Changes to the Interface
As mentioned by Kumar, having fewer Wizard of Oz techniques is necessary for keeping the subject focused more on the aspects of the interface instead of bugs in our implementation. This includes connecting shop to my items, maintaining the equipped status of the character throughout the different scenes of the game, adding some indication of our character's status on the Review Data/Statistics page, and relating the review data statistics to the goals.
Based on all of the subjects interviewed by our group, major changes need to be made to the Carpooling interface. These include possibly labeling the map more visibly (such that the title says not only Route A but the person that you are carpooling with), making the instructions larger, and changing the coloration of the different routes.
Minor changes include the visibility of the feedback in Set Goals and possibly Shopping, in addition to the labels in Review Data.
A major change that will need to be tested is the implementation of a keypad interface.
Appendices
Materials
- Script with Task Prompts
- Consent Form: Image:ConsentForm.doc
Raw data
During Task 1 (Collecting/Reviewing Data)
- 1. Skipped clicking on the bubbles on the Review Data Map that yielded speed/acceleration data - later revealed that this was because user felt that delay in clicking through individual bubbles was not worth investment.
- 2. Was able to narrarate a "storyboard" - "Okay, so I've stopped driving now so I'm going to stop collecting data."
~ 7s.
During Task 2 (Character Customization)
- 1. Enjoyed scrolling through all available items in the store.
- 2. Was disappointed that an item could not be bought more than once.
- 3. Repeatedly went to Options when trying to equip the character.
- 4. Mentioned that "Closet" was more specific than "My Items".
- 5. Felt that going from Store to My Items was too many levels of indirection
- 6. Was disappointed by the fact that the character home did not show the equipped character.
~ 15s.
During Task 3 (Carpooling)
- 1. Thought that first task was to set carpooling goals.
- 2. When setting carpooling goals, did not notice yes/no confirmation of goals.

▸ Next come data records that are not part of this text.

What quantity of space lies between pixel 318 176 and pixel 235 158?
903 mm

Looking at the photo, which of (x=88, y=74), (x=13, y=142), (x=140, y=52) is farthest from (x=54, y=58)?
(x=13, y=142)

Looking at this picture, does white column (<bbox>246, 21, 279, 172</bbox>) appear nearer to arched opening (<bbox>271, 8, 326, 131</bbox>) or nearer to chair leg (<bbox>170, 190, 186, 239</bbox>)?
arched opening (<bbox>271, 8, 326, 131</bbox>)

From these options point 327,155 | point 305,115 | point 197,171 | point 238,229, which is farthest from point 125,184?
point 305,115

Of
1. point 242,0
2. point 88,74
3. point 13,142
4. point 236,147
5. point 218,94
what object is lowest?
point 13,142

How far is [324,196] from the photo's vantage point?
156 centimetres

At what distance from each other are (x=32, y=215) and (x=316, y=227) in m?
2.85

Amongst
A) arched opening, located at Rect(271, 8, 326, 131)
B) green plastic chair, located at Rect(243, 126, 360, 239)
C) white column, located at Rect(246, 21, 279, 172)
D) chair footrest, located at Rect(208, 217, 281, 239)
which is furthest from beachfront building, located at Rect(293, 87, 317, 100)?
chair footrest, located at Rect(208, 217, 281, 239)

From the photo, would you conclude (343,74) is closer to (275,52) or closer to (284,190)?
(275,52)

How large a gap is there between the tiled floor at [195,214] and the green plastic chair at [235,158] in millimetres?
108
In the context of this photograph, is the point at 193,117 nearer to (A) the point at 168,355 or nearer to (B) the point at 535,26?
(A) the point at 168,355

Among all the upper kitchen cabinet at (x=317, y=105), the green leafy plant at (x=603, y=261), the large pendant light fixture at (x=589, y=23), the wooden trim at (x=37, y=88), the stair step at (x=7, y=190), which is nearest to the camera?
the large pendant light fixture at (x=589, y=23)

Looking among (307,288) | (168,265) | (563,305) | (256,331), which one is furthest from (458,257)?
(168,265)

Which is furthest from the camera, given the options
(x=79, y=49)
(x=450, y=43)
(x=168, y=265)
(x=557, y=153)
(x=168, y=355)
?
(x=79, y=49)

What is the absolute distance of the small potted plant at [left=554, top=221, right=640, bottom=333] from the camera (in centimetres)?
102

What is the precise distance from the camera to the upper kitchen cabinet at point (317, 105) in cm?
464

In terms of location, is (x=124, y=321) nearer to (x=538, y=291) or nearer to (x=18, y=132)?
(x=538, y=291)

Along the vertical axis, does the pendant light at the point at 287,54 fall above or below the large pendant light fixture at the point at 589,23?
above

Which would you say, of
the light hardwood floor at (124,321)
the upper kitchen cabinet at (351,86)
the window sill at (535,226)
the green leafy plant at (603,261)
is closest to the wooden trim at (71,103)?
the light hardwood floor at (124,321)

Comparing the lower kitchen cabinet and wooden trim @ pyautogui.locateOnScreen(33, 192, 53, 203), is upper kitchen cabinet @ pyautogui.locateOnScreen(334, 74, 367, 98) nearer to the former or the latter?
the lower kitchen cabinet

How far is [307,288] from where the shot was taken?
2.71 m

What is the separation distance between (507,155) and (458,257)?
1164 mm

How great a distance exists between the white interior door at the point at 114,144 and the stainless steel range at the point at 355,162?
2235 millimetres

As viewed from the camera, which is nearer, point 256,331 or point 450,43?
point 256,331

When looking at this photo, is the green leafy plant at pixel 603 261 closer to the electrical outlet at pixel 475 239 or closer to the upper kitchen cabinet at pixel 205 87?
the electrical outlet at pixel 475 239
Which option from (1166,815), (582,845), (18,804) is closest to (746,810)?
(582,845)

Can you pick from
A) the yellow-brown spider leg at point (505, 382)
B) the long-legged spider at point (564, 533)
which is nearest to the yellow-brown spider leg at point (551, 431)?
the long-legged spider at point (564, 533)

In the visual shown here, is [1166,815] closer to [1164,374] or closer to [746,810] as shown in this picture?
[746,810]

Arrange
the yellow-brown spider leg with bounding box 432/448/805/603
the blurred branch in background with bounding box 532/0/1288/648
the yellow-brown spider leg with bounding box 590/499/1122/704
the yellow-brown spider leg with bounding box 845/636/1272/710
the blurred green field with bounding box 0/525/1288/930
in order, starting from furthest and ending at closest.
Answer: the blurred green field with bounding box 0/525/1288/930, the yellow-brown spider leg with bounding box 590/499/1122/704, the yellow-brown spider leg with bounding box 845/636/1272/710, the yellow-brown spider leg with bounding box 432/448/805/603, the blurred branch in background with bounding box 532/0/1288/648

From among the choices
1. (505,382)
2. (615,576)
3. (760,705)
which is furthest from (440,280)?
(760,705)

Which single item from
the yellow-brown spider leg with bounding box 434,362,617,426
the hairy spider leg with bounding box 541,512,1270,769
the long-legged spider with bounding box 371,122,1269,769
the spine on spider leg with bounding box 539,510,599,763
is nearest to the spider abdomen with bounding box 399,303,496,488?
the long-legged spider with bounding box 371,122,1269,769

Instead, repeatedly clicked "Confirm", and when no feedback was received, set goals for mileage, and did not notice feedback window until then.
- 3. After setting carpooling goals, went to character home and clicked collecting data, without navigating through the carpool menu. Had to be asked to repeat test more carefully.
- 4. When asked to select a carpool, clicked "Confirm" to carpool with "Most Similar", instead of carpooling with a specific friend.
- 5. Complained that there were too many button clicks involved.
15s: ~7s (for steps 1 and 2), ~8s (for steps 3-5).
General Comments:
- Too many key clicks made game annoying.
- Need instant feedback - how do you know where you are with respect to your goal?
- Quantitation of feedback - more cash needs to feel attainble to user.